### INPUT MATERIAL
· · · ·

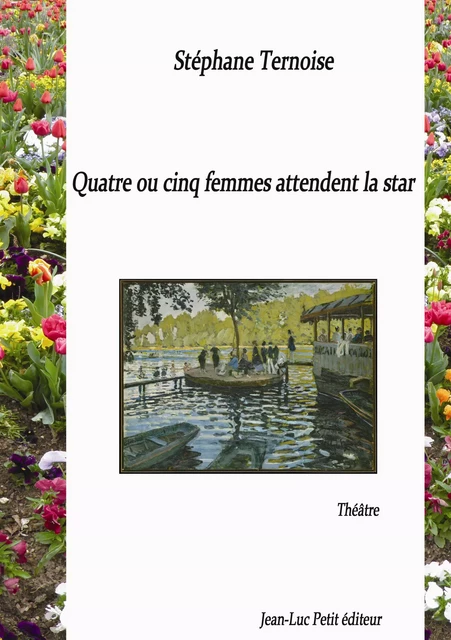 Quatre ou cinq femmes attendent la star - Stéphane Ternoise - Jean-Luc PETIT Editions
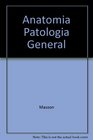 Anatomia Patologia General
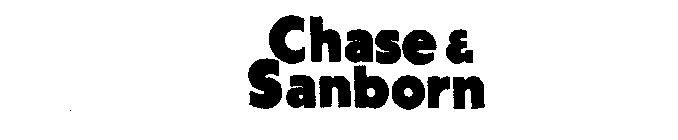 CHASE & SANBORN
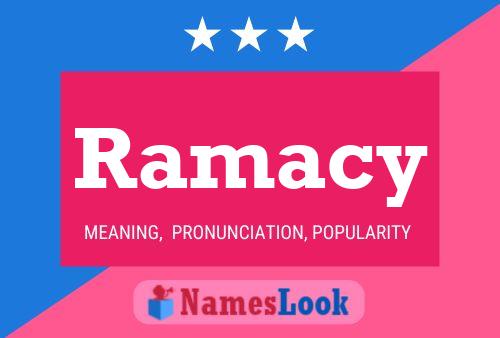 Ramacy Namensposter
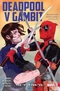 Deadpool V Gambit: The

· · · ·

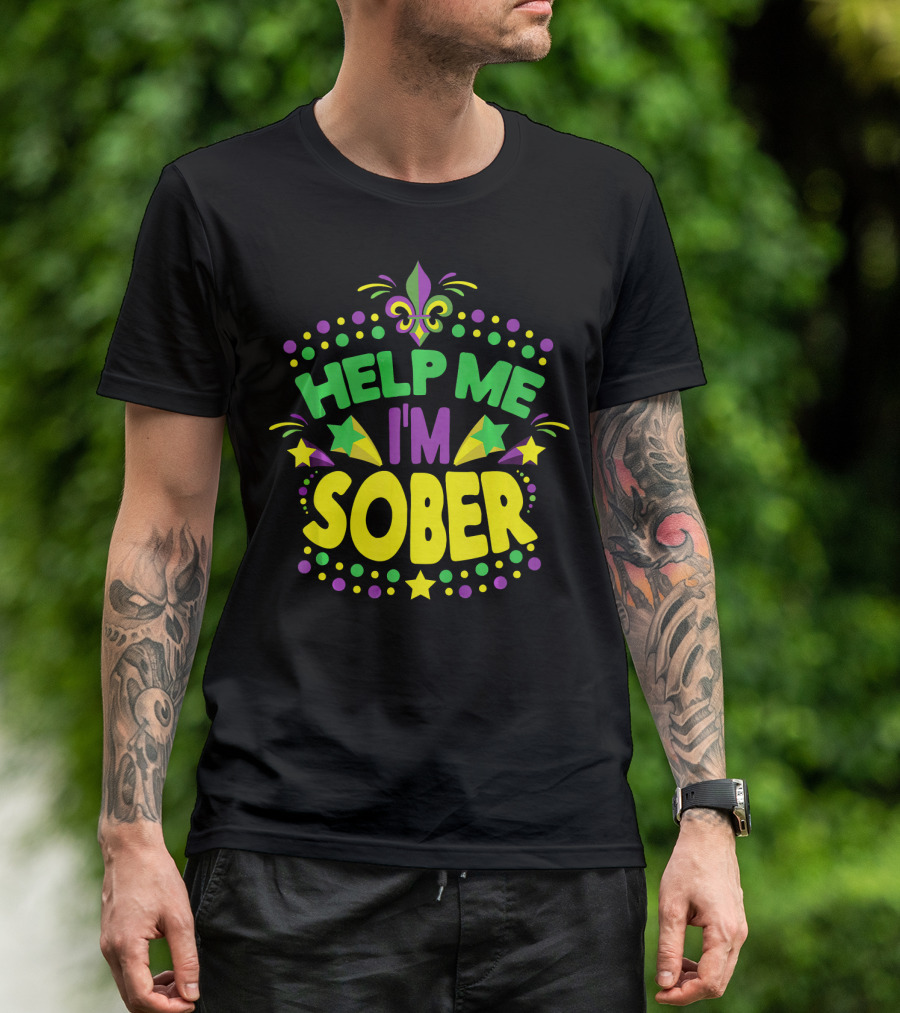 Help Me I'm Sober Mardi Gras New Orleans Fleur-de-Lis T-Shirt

· · · ·

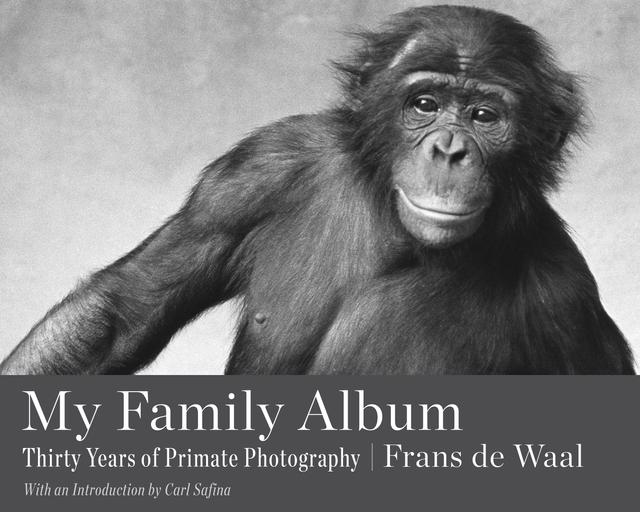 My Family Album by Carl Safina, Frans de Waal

· · · ·

From the line with "Quatre ou cinq" up to and including the line with "Deadpool V Gambit: The" above, retype every line exactly and nothing more; leave out the pictures.

 Quatre ou cinq femmes attendent la star - Stéphane Ternoise - Jean-Luc PETIT Editions
 Anatomia Patologia General
 CHASE & SANBORN
 Ramacy Namensposter
 Deadpool V Gambit: The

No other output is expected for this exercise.